- GESTELLTE AUFGABE A -
Schreib aus dem Text über die Waldbesetzung im Hambacher Forst alles von „Wenngleich derzeit alles“ bis einschließlich „zu durchkreuzen ist.“ wortgetreu ab.

Halbgefällter Baum in der Nähe einer Besetzerplattform - Foto: © 2013 by Hubert Perschke

Axt angelegt - Waldbesetzerbaum wird gefällt
Foto: © 2013 by Hubert Perschke

Wenngleich derzeit alles danach aussieht, daß die diesjährige Waldbesetzung im Hambacher Forst nicht erst nach vielen Monaten durch einen tagelangen Polizeieinsatz beendet, sondern daß sozusagen sofort Tabula rasa gemacht wird und es nur noch eine Frage von Stunden sein dürfte, bis die polizeilichen Kletterexperten die beiden letzten hoch oben in den Bäumen verbliebenen Waldbesetzer heruntergeholt haben werden, steht doch außer Frage, daß die Absicht der Aktivistinnen und Aktivisten, in der Bevölkerung eine "kritische Masse" zu erzeugen, sprich zu einer Solidarisierung und auch Radikalisierung der mit der Tagebau- und Waldzerstörungspolitik unzufriedenen Bürgerinnen und Bürger beizutragen, durch Räumungsmaßnahmen dieser Art nicht zu durchkreuzen ist.

- GESTELLTE AUFGABE B -
Gib in den Einträgen die Zeilen von der Zeile mit „Arrange these objects“ bis einschließlich der Zeile mit „3. dormer window, located“ erneut aus. Ersetze darin „nearest“ durch „closest“ und lass alles andere unverändert.

- AUFGEFÜHRTE EINTRÄGE -
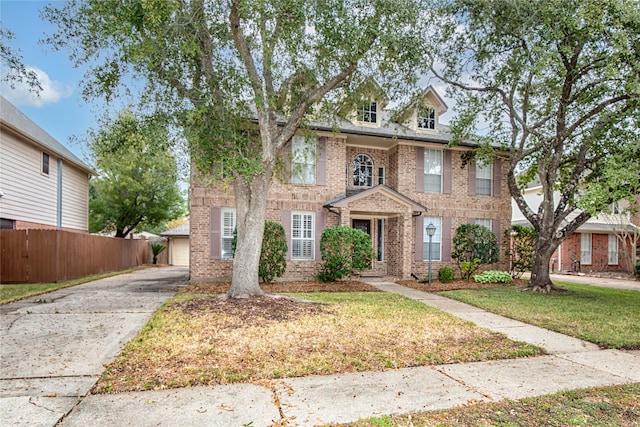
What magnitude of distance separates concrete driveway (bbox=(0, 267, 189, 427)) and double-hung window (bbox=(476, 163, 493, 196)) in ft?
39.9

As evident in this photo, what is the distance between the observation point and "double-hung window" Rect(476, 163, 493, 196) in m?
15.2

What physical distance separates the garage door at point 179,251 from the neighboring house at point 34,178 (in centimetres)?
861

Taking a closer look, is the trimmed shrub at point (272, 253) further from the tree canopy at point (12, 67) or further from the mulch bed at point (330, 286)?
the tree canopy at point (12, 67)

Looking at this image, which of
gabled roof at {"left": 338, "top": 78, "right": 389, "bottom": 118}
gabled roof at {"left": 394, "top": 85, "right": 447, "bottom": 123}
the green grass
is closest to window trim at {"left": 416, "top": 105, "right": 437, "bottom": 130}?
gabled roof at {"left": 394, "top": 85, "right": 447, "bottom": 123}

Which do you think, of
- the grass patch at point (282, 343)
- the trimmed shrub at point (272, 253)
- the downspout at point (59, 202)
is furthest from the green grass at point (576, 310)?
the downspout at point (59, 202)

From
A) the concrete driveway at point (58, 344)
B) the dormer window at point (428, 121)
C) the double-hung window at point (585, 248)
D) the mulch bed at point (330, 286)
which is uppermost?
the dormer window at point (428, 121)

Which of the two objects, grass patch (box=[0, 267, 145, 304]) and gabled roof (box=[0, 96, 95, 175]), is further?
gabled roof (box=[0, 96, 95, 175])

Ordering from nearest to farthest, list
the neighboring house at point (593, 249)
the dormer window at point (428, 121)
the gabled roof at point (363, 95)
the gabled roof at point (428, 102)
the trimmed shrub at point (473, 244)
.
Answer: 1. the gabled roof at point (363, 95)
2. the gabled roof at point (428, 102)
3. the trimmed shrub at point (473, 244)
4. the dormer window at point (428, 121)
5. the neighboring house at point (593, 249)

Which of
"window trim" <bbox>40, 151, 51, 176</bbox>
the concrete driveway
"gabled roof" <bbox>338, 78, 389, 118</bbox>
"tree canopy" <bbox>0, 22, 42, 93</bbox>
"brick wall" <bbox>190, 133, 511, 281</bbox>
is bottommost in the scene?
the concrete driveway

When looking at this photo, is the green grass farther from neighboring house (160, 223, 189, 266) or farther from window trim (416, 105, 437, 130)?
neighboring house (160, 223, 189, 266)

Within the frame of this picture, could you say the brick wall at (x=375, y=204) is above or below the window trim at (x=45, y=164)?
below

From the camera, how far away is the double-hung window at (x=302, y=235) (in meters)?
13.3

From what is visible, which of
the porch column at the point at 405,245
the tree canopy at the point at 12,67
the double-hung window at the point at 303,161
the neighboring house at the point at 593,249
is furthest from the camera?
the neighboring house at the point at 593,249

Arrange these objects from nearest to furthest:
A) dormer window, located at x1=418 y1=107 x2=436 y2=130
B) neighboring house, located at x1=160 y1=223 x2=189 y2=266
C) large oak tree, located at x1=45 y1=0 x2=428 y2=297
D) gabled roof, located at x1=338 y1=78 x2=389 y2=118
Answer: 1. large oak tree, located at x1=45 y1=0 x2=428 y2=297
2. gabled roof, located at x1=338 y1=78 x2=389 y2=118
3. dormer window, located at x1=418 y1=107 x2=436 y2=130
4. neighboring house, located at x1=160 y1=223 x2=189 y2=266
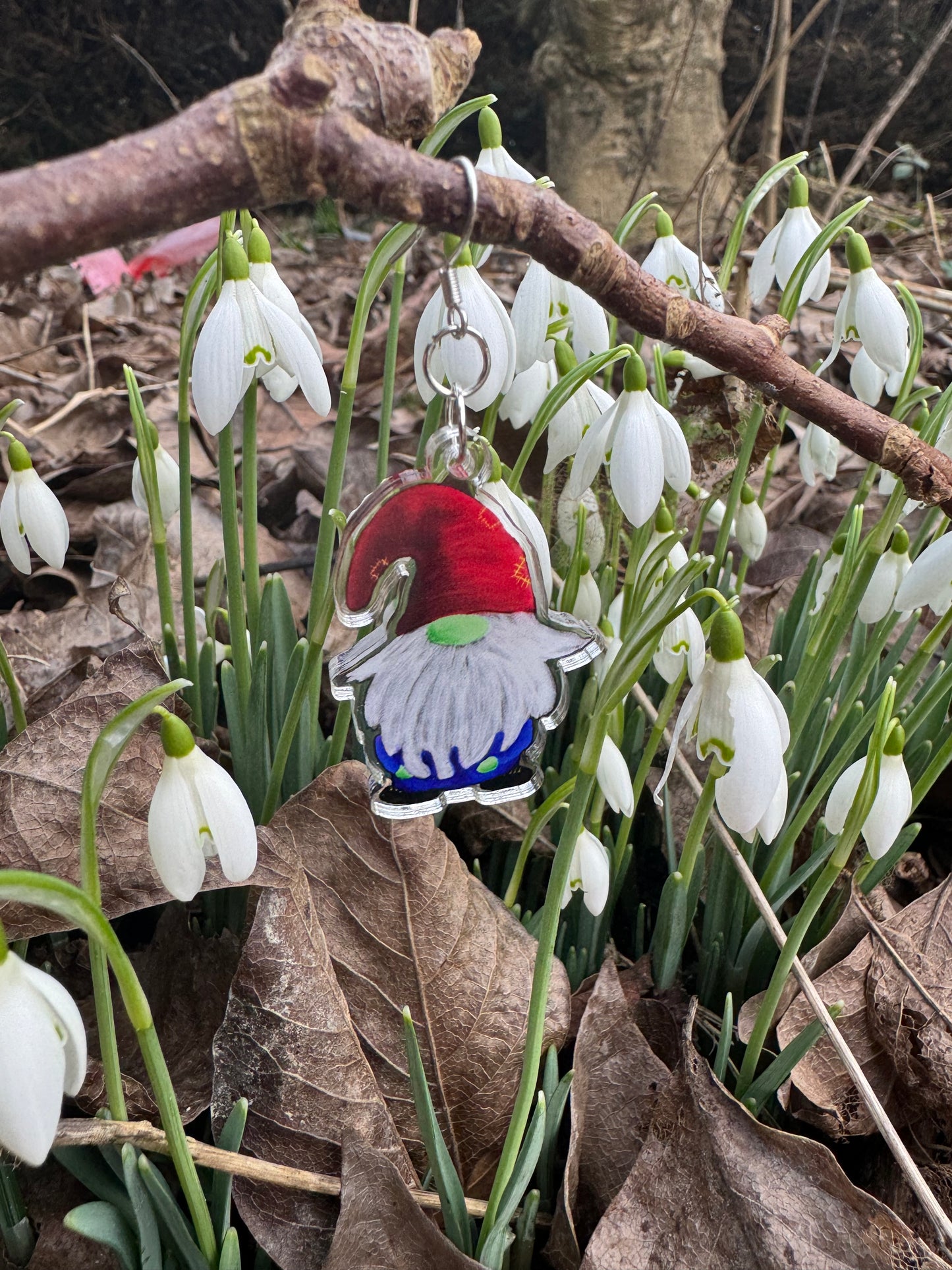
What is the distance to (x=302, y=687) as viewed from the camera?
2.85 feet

- RICHTIGES ERGEBNIS A -
Wenngleich derzeit alles danach aussieht, daß die diesjährige Waldbesetzung im Hambacher Forst nicht erst nach vielen Monaten durch einen tagelangen Polizeieinsatz beendet, sondern daß sozusagen sofort Tabula rasa gemacht wird und es nur noch eine Frage von Stunden sein dürfte, bis die polizeilichen Kletterexperten die beiden letzten hoch oben in den Bäumen verbliebenen Waldbesetzer heruntergeholt haben werden, steht doch außer Frage, daß die Absicht der Aktivistinnen und Aktivisten, in der Bevölkerung eine "kritische Masse" zu erzeugen, sprich zu einer Solidarisierung und auch Radikalisierung der mit der Tagebau- und Waldzerstörungspolitik unzufriedenen Bürgerinnen und Bürger beizutragen, durch Räumungsmaßnahmen dieser Art nicht zu durchkreuzen ist.

- RICHTIGES ERGEBNIS B -
Arrange these objects from closest to furthest:
A) dormer window, located at x1=418 y1=107 x2=436 y2=130
B) neighboring house, located at x1=160 y1=223 x2=189 y2=266
C) large oak tree, located at x1=45 y1=0 x2=428 y2=297
D) gabled roof, located at x1=338 y1=78 x2=389 y2=118
Answer: 1. large oak tree, located at x1=45 y1=0 x2=428 y2=297
2. gabled roof, located at x1=338 y1=78 x2=389 y2=118
3. dormer window, located at x1=418 y1=107 x2=436 y2=130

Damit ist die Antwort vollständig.